BRIEF: Your reply should contain only the line with "body_size: 124" and the lines after it through the end of the data, each written out exactly.

━━━ GIVEN RECORDS

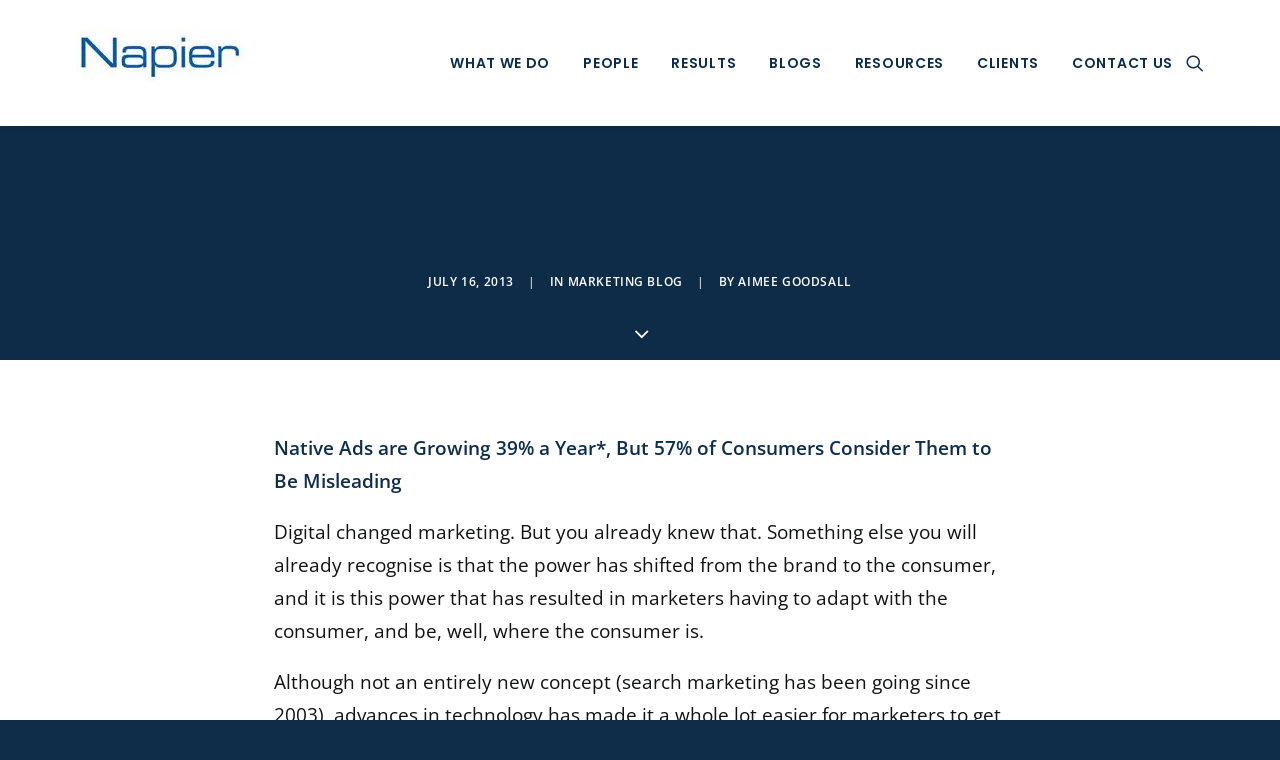

--- FILE ---
content_type: application/javascript
request_url: https://koi-3qnljc2it8.marketingautomation.services/koi?rf=&hn=www.napierb2b.com&lg=en-US%40posix&sr=1280x720&cd=24&vr=2.4.1&se=1769907586564&ac=KOI-47SKU677M0&ts=1769907587&pt=NaN&pl=NaN&loc=https%3A%2F%2Fwww.napierb2b.com%2F2013%2F07%2Fif-brands-dont-self-regulate-the-ftc-will%2F&tp=page&ti=If%20brands%20don%E2%80%99t%20self-regulate%2C%20the%20FTC%20will%E2%80%A6
body_size: -70
content:
window._ss.handleResponse({"isChatbotCapable":false,"trackingID":"202602|697ea5828065a944935381e4","type":"page"});
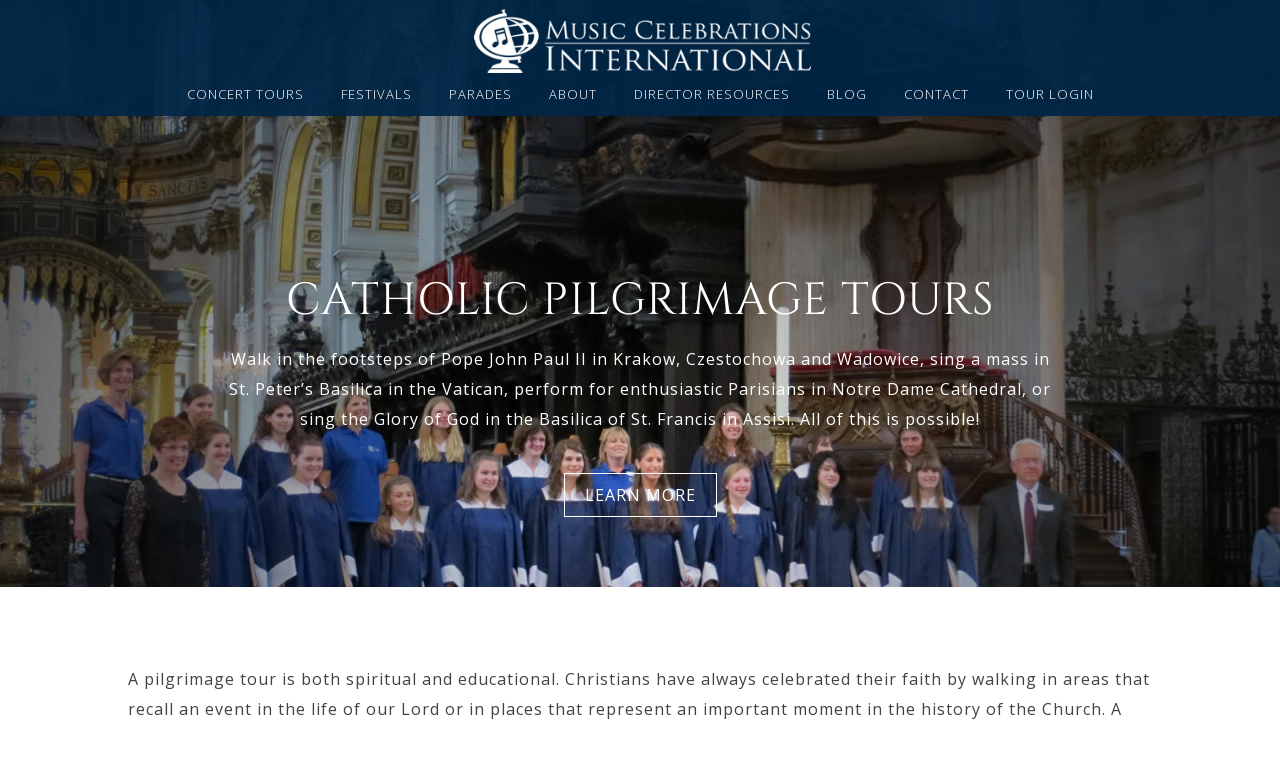

--- FILE ---
content_type: text/css
request_url: https://musiccelebrations.com/wp-content/et-cache/47721/et-divi-dynamic-tb-58410-47721-late.css
body_size: -248
content:
@font-face{font-family:ETmodules;font-display:block;src:url(//musiccelebrations.com/wp-content/themes/Divi/core/admin/fonts/modules/social/modules.eot);src:url(//musiccelebrations.com/wp-content/themes/Divi/core/admin/fonts/modules/social/modules.eot?#iefix) format("embedded-opentype"),url(//musiccelebrations.com/wp-content/themes/Divi/core/admin/fonts/modules/social/modules.woff) format("woff"),url(//musiccelebrations.com/wp-content/themes/Divi/core/admin/fonts/modules/social/modules.ttf) format("truetype"),url(//musiccelebrations.com/wp-content/themes/Divi/core/admin/fonts/modules/social/modules.svg#ETmodules) format("svg");font-weight:400;font-style:normal}

--- FILE ---
content_type: application/javascript
request_url: https://prism.app-us1.com/?a=475712197&u=https%3A%2F%2Fmusiccelebrations.com%2Fcatholic-choral-pilgrimages%2F
body_size: 124
content:
window.visitorGlobalObject=window.visitorGlobalObject||window.prismGlobalObject;window.visitorGlobalObject.setVisitorId('5c12fc9a-3339-4ad6-a9df-d8769eba8ca9', '475712197');window.visitorGlobalObject.setWhitelistedServices('tracking', '475712197');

━━━━━━

RESULT FOR THIS TASK:
body_size: 124
content:
window.visitorGlobalObject=window.visitorGlobalObject||window.prismGlobalObject;window.visitorGlobalObject.setVisitorId('5c12fc9a-3339-4ad6-a9df-d8769eba8ca9', '475712197');window.visitorGlobalObject.setWhitelistedServices('tracking', '475712197');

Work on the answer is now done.